>>>>

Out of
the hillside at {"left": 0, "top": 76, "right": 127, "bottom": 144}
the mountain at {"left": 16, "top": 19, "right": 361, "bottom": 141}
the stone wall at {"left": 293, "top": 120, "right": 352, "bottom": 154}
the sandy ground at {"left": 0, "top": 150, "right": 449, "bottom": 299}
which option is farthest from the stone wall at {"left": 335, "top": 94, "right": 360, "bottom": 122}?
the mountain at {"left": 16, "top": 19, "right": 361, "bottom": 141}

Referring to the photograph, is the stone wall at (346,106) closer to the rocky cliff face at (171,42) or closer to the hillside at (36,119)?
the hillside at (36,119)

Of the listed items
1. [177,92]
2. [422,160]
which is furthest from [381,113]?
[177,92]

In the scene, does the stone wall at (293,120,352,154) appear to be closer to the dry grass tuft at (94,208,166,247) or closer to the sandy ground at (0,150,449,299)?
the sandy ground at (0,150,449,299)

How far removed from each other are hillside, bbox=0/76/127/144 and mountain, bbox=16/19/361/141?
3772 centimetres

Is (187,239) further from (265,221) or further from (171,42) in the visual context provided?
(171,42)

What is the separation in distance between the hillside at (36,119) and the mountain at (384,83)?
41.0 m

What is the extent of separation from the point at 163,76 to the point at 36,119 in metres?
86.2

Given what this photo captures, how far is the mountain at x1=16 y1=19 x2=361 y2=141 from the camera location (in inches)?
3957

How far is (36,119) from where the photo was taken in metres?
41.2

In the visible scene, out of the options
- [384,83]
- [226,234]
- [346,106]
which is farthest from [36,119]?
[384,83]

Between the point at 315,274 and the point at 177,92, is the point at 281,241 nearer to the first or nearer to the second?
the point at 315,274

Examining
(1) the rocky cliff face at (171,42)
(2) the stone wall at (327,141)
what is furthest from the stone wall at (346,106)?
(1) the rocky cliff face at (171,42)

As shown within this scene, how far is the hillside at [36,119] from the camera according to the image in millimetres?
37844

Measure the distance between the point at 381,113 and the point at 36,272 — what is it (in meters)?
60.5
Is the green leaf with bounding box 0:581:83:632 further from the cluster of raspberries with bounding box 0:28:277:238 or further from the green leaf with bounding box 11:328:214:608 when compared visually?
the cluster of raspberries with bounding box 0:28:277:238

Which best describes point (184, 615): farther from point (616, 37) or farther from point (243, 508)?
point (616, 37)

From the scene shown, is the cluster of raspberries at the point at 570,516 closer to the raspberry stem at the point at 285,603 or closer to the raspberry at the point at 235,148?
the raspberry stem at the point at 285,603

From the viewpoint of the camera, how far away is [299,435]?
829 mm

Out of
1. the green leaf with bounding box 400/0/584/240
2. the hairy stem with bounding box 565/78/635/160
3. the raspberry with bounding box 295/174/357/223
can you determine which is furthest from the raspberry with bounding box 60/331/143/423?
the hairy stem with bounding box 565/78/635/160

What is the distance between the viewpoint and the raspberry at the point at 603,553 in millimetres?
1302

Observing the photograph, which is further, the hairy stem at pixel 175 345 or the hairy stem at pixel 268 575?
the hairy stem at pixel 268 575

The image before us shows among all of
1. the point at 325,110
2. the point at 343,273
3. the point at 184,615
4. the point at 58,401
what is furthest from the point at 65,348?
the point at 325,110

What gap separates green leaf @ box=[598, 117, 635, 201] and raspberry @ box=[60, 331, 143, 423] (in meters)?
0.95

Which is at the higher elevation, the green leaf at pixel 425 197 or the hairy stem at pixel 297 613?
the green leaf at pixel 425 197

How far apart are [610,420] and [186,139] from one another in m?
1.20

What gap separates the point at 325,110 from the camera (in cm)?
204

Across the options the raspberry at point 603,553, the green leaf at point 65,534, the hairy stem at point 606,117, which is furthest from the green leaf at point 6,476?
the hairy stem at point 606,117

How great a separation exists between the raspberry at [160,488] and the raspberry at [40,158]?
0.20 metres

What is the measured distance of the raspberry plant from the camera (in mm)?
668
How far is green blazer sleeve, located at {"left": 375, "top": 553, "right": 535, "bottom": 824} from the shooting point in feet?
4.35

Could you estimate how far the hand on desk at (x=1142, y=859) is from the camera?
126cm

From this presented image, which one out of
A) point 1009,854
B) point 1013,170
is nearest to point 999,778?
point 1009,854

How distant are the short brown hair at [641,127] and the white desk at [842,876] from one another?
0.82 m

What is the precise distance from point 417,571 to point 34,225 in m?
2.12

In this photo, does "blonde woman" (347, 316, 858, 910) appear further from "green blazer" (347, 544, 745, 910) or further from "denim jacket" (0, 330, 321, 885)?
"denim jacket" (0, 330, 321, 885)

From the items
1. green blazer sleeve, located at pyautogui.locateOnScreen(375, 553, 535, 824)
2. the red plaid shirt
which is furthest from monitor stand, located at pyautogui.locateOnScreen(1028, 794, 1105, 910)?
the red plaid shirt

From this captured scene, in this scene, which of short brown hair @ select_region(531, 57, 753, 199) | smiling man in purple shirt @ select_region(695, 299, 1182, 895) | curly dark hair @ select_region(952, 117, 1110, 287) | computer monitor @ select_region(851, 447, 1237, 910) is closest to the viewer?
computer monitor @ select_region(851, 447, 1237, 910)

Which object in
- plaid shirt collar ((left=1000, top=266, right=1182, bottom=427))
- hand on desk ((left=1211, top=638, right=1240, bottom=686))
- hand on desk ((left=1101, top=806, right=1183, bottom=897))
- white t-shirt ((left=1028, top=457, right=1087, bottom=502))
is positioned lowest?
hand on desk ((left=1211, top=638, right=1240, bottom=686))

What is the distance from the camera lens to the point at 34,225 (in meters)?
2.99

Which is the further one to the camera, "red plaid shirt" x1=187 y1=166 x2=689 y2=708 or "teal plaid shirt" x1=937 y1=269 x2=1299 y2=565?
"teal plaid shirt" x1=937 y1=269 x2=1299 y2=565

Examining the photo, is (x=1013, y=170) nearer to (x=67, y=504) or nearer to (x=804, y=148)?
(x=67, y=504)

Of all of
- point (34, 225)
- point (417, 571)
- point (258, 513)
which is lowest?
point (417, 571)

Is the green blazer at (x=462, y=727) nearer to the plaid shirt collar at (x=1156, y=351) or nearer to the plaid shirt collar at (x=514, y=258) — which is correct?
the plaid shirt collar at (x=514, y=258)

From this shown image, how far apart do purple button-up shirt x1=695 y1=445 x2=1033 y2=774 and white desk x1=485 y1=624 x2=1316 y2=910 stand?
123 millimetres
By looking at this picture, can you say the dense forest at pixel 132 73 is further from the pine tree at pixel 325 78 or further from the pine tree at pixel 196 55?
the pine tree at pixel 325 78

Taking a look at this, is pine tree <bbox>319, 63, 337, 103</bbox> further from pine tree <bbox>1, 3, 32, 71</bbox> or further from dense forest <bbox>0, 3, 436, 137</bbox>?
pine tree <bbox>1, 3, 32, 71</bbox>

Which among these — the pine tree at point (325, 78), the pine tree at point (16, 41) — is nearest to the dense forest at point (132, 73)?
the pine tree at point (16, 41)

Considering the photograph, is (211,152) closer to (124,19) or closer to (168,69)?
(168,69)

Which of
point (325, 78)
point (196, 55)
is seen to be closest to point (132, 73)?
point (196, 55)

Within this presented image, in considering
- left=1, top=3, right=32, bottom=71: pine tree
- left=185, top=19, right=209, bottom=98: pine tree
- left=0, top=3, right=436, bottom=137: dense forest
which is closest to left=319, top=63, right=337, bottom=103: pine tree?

<<<<

Copy out, unchanged, the stretch of the records above from the line containing "Which among these" through the end of the records.

Output for this task =
Which among these — the pine tree at point (325, 78), the pine tree at point (16, 41) — is nearest to the dense forest at point (132, 73)?
the pine tree at point (16, 41)

Considering the photograph, is (211,152) closer to (124,19) or closer to (168,69)?
(168,69)

Which of
point (325, 78)
point (196, 55)
is seen to be closest to point (132, 73)?
point (196, 55)

Within this presented image, in considering
- left=1, top=3, right=32, bottom=71: pine tree
- left=185, top=19, right=209, bottom=98: pine tree
- left=0, top=3, right=436, bottom=137: dense forest
which is closest to left=319, top=63, right=337, bottom=103: pine tree?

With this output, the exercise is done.